» Work item
Print only the lines running from the line with "Синий чехол для" to the final line below, both included, exactly as written and without the pictures.

» Information supplied
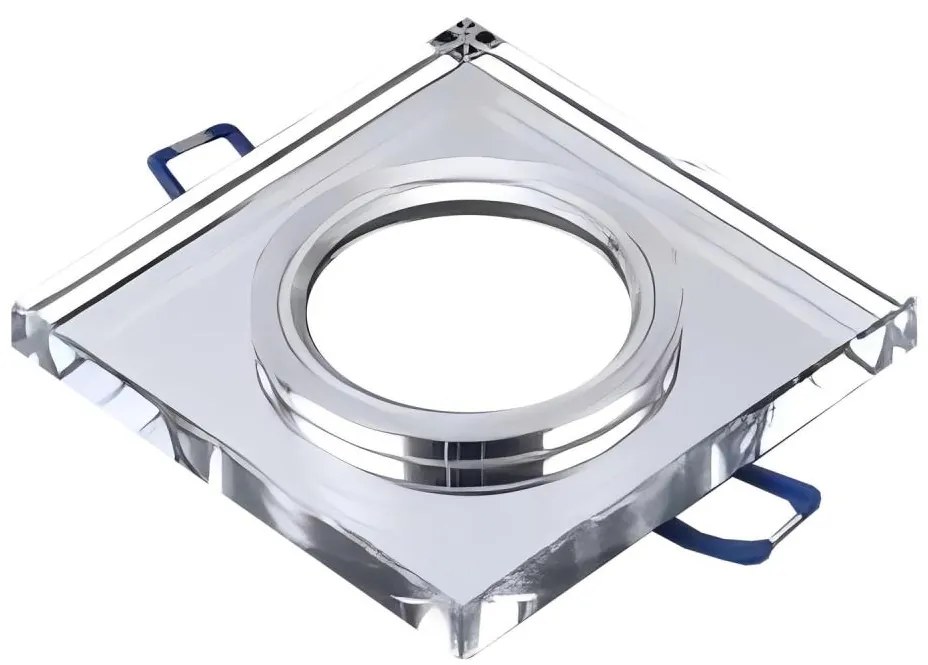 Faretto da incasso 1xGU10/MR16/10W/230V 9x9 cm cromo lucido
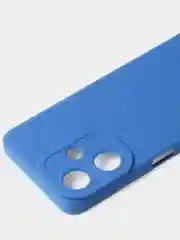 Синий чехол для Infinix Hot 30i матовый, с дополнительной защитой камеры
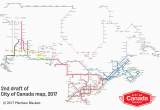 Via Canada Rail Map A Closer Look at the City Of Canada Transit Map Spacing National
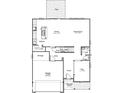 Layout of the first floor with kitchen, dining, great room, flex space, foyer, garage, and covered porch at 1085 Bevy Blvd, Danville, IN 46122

» Solution to the exercise
 Синий чехол для Infinix Hot 30i матовый, с дополнительной защитой камеры
 Via Canada Rail Map A Closer Look at the City Of Canada Transit Map Spacing National
 Layout of the first floor with kitchen, dining, great room, flex space, foyer, garage, and covered porch at 1085 Bevy Blvd, Danville, IN 46122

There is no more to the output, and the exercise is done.